Sometimes I look up and it is dark, but I can see stars. This is when I feel most comfortable, though I can still feel the walls around me and the depth of the well. Sometimes the stars make the well deeper when I realise there's nobody to share them with.


Sometimes I look up and see daylight.


Everyone else lives up on the surface. Much of the time I can hear them and they sound like they're having fun but I don't know how to get up there.

Sometimes, on rare occasions when the well is at its shallowest I can climb out. It takes a lot of effort and I am worn out by the time I manage it, but I get there. On the surface I see that everyone is holding hands. They're standing in rings, some containing a few people, some containing many, but nobody is on their own. People may leave one ring and go and join another, or sometimes rings of people join together to make larger rings, or split to form smaller rings. I can go up to rings of people and interact briefly: some members may even break their hand-hold with the person next to them so that they can shake my hand for a while, but nobody ever holds it. The people are usually pleasant and seem pleased enough to see me, but I am always outside the rings.
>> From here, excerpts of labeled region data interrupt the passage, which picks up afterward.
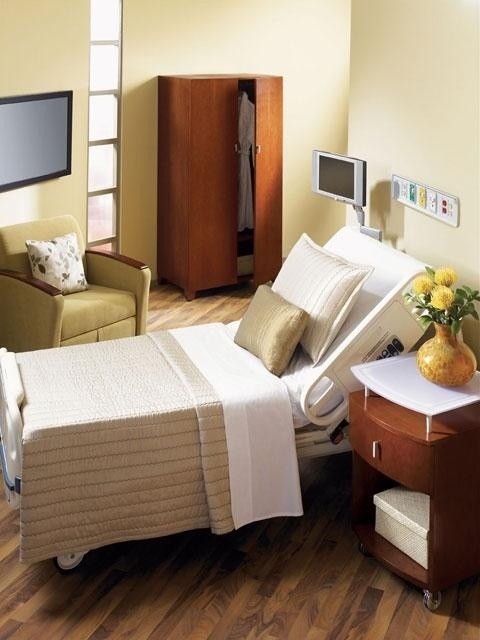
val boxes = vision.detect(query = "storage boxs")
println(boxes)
[373,487,426,571]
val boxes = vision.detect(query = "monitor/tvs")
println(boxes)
[311,150,367,206]
[0,90,73,193]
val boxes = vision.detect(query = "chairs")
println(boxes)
[2,216,155,351]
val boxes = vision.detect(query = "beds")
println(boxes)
[1,227,441,447]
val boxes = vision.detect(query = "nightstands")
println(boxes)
[340,389,479,614]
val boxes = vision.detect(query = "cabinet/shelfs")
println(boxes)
[155,72,285,302]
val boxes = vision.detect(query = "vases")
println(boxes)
[416,322,479,389]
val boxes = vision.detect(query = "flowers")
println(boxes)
[400,262,479,336]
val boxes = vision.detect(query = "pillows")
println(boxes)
[23,233,91,295]
[233,231,377,378]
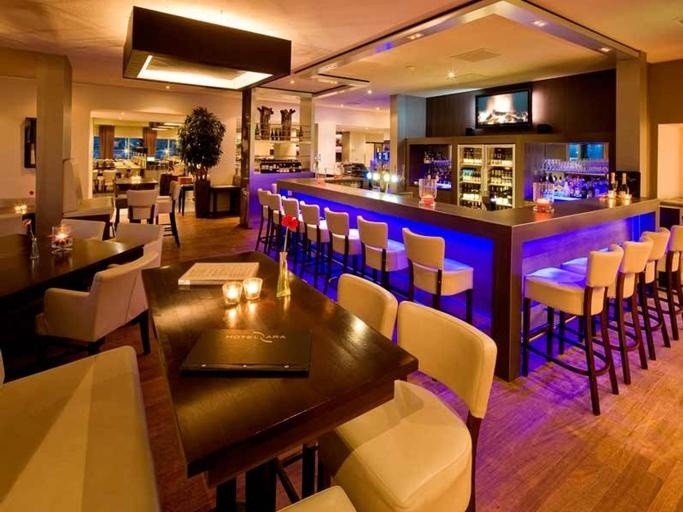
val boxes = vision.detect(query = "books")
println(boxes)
[177,262,260,286]
[181,326,313,376]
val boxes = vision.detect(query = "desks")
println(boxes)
[169,181,194,216]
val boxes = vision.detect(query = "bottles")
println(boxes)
[618,172,630,206]
[459,149,512,209]
[539,159,608,172]
[608,173,617,208]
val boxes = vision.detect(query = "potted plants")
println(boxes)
[179,106,226,218]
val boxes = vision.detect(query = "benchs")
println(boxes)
[35,252,160,356]
[0,346,161,512]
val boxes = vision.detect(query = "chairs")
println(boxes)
[105,221,164,254]
[522,243,624,416]
[402,227,474,322]
[155,183,181,248]
[657,225,683,340]
[281,199,306,244]
[315,300,498,511]
[324,207,362,273]
[299,200,330,260]
[155,180,177,225]
[126,190,158,224]
[592,226,671,360]
[61,219,106,241]
[255,188,271,252]
[335,273,399,339]
[356,215,409,291]
[558,235,656,384]
[267,194,284,250]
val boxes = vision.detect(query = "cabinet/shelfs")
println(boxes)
[457,143,485,210]
[484,142,545,210]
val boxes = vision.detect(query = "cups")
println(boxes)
[242,277,262,300]
[221,282,241,306]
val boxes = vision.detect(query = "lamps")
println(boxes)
[122,5,293,93]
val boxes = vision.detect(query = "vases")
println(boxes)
[30,238,39,259]
[276,251,291,297]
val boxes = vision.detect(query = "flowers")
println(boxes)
[22,219,34,237]
[282,214,298,251]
I can never become part of a ring and sooner or later I find myself back in my well, more often than not feeling deflated and frustrated, but at least the well is better than standing uncomfortably, unwanted, in amongst the oppressive, seething maelstrom of people who all fit somewhere; who all have a purpose in the indecipherably complicated movements of social interaction.


Sometimes I spend extended periods up on the surface, even thinking I'm about to be accepted/invited into a ring but it inevitably turns out that the ring opened up for someone else and it closes again after they have joined. Sometimes people leave their rings and hold my hand and I feel like we're forming a new ring, but then it turns out they were just shaking my hand for a bit, and then they say goodbye and rejoin their ring and I find myself back in my well.


Sometimes the noise of the jollity that I can hear from the surface becomes deafening and I end up digging my well deeper to get away from it: the sound makes me feel unwanted, unnoticed, but digging further makes me feel even more isolated. I can't win.



The well is getting deeper and the sides more slippery. Part of me wants to dig and dig until I can hear nothing: at least I'll get an occasional glimpse of those stars.



I've tried reading books about depression, social anxiety, how to win friends and influence people, how to talk to people, how to not hate yourself, how to ignore the fact that the rest of the world can't see you, etc, etc, etc, etc, etc.

I've tried talking to people and some have even listened. Most fling platitudes freely, wildly and indiscriminately: apparently I'm not ugly, plenty of people are fatter than I am and, according to some, I'm one hell of a hoopy frood: they love spending time with me (they just choose not to because mumble mumble mumble). I'm funny; entertaining; friendly; helpful; intelligent; witty; [and another generic positive trait], [and another one], [and another one too]. They can't understand for the life of them why I'm terminally single and don't have any friends. And then they go back to their place in the great dance of the rings and I go back to my well, and they keep a wide berth next time I manage to haul myself out.

I've tried being referred by my doctor for 'talking therapies' and filling in the tables and diaries that come with it, and have learnt all the correct responses and passed the test with flying colours and been declared functional.

I've tried taking a prescription for pills which helped me gurn a smile onto my face for a short while but didn't make the well any easier to climb from, and they certainly haven't done anything to help me move out of the well more permanently. I've just spent longer standing in amongst the spinning, fully-formed, dancing rings that don't have any space for me, grinning like a loon and cracking the odd joke to the occasional soul that stops briefly as it moves from one ring to another.


And now I'm back in the well with my shovel in my hand.


I won't post about it any more, I promise.